> _YOUR TASK_
For every line in the records below that contains the word "javascript", add one to a count, and report only that count.

(Items from a dataset)
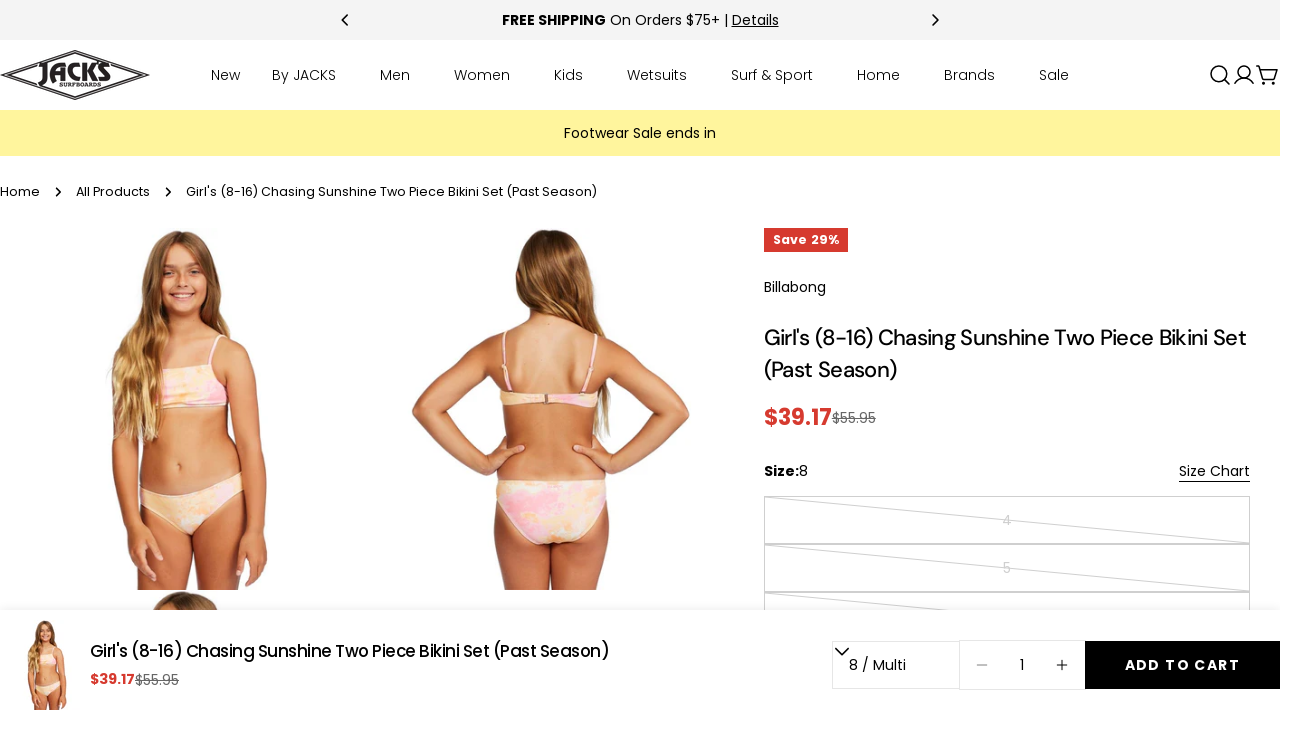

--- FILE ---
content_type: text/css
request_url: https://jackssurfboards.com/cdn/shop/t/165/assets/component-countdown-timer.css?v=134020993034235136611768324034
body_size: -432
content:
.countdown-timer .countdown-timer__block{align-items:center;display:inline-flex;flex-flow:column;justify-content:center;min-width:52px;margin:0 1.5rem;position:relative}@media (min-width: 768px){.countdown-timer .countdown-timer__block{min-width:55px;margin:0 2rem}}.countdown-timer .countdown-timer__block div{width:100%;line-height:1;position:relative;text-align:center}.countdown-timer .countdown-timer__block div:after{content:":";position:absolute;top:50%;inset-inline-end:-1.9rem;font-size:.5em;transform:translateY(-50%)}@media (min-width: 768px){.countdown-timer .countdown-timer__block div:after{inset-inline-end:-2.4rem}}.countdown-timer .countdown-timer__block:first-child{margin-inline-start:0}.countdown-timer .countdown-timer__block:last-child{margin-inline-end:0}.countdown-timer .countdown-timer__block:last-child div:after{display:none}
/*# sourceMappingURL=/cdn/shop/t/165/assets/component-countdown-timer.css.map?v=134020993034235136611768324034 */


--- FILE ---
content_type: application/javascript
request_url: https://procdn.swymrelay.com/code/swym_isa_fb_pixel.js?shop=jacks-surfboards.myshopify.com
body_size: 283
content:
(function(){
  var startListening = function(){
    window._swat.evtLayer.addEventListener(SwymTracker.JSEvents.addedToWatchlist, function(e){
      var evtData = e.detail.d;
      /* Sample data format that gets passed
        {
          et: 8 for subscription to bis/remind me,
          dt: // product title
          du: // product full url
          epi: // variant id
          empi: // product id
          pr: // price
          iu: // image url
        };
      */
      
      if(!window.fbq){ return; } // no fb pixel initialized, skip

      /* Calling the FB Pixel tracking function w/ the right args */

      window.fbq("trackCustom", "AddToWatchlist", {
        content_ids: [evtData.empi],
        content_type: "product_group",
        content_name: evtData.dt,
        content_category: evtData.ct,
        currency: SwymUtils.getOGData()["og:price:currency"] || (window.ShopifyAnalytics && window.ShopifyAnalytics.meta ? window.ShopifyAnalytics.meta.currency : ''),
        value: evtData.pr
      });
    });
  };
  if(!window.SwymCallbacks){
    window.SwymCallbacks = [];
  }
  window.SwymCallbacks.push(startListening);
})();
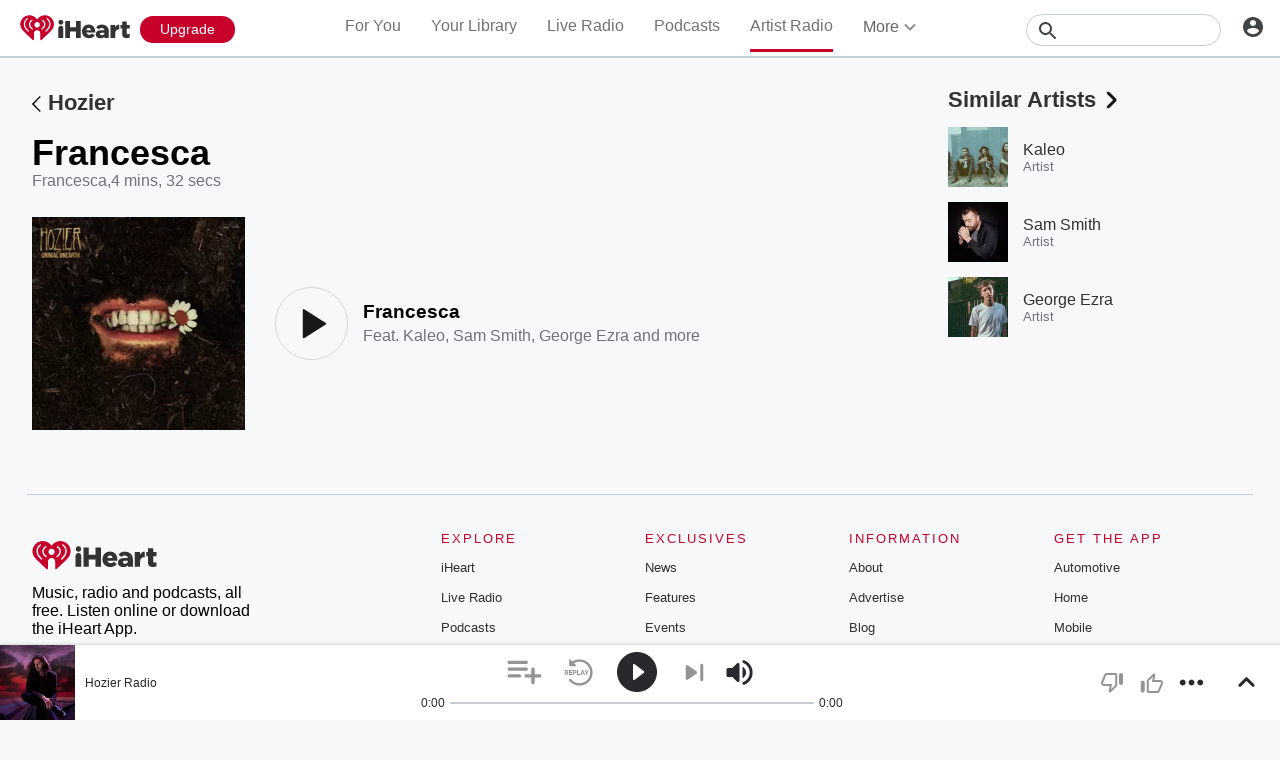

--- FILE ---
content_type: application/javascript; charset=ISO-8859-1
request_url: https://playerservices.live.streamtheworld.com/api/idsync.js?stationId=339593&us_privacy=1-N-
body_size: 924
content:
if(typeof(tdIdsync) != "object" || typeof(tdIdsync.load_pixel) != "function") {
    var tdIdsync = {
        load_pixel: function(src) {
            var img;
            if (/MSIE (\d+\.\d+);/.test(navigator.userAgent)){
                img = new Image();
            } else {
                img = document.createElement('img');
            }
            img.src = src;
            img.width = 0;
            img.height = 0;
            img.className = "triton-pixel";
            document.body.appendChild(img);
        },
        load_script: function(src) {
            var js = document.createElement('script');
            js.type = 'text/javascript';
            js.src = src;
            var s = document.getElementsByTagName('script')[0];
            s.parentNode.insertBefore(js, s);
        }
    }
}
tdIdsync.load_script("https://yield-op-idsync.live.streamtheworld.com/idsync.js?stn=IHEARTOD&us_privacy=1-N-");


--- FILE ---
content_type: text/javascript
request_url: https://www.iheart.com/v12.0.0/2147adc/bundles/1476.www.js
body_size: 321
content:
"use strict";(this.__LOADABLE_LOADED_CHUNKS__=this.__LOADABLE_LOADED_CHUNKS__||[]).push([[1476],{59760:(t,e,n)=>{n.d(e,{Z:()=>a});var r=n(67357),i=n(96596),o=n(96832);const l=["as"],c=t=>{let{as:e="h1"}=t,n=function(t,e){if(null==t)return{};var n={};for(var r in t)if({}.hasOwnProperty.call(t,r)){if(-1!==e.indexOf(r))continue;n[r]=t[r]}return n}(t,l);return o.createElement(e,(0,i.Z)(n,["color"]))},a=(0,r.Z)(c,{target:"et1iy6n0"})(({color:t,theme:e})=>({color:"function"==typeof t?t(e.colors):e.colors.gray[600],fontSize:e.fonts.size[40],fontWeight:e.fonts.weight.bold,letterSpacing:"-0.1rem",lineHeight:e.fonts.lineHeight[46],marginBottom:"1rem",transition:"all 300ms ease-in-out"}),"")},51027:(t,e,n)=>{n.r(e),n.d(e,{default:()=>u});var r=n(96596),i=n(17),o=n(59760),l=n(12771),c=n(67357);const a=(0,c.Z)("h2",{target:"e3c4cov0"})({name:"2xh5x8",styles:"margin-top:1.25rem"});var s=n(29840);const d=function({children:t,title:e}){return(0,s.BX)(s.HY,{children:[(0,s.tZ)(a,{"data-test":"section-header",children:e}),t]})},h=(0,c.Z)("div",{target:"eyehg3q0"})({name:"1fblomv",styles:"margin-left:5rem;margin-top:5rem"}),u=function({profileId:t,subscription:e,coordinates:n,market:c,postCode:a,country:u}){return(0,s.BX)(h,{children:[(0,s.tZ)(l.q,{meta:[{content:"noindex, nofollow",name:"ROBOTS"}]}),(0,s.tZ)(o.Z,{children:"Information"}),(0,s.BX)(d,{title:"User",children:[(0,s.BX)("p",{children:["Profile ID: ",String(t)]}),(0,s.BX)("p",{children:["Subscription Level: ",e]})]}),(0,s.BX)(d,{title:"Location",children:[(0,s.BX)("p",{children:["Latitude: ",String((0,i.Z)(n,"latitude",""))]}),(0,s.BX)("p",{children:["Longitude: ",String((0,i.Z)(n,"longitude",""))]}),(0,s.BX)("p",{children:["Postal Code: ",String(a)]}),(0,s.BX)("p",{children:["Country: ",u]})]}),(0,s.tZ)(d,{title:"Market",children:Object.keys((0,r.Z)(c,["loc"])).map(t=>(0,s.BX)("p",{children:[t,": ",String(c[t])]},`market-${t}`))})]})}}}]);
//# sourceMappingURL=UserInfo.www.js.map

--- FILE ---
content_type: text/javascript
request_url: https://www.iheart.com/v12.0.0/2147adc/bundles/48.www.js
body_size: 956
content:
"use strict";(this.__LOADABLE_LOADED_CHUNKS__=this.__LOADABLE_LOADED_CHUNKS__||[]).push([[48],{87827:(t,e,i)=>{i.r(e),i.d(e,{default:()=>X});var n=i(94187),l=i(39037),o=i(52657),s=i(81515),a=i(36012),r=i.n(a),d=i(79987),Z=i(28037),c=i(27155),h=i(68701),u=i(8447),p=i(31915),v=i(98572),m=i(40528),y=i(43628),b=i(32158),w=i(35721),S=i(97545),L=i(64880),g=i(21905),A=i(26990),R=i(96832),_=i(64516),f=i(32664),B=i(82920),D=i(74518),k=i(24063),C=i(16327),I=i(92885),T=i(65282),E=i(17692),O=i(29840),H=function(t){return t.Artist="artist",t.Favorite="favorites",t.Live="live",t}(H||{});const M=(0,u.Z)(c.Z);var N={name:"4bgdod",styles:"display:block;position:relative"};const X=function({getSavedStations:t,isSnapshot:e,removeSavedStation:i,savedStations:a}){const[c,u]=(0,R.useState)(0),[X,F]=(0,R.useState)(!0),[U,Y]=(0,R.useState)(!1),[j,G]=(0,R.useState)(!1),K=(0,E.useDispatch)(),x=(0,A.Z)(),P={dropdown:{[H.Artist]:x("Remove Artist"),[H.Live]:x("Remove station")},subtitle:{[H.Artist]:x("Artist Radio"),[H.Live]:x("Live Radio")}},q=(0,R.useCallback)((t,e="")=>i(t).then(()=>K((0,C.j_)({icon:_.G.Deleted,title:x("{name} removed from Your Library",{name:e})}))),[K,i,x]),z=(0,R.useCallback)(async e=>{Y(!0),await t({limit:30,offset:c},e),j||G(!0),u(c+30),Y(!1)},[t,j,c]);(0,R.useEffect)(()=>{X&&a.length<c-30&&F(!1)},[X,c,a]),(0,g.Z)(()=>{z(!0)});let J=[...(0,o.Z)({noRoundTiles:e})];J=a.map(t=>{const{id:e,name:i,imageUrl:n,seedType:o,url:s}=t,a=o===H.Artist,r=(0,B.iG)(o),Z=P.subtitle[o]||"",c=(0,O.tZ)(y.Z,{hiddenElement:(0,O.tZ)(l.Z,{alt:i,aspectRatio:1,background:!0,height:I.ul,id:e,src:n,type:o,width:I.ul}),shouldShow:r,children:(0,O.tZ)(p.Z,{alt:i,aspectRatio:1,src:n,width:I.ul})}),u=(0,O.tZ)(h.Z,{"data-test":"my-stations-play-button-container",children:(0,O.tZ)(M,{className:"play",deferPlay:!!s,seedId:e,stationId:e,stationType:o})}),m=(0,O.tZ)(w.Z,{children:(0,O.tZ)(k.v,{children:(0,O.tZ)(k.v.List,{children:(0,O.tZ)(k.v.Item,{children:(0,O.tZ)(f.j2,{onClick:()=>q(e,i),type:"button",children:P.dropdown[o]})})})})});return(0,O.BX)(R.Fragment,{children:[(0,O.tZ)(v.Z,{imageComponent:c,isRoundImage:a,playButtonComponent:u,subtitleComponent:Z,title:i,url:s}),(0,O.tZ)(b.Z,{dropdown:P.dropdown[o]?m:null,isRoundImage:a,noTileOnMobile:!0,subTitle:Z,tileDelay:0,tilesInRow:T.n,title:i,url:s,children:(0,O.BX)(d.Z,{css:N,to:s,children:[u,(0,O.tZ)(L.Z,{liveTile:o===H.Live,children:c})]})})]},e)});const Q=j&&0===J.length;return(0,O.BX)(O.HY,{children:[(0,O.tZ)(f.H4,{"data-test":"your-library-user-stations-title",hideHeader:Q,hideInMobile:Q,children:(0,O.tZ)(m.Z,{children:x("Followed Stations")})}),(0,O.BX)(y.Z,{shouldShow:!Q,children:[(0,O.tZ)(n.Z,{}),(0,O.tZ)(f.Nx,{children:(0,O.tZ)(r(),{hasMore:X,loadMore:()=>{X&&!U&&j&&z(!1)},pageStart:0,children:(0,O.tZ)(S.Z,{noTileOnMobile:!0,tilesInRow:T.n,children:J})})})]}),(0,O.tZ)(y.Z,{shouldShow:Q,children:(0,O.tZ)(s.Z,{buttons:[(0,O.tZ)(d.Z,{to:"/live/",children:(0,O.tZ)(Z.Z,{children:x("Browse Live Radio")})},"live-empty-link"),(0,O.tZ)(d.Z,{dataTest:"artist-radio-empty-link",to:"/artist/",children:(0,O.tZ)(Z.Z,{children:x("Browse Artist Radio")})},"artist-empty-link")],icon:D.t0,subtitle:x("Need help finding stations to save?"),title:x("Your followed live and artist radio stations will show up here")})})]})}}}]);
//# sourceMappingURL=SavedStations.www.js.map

> _YOUR RESPONSE_
5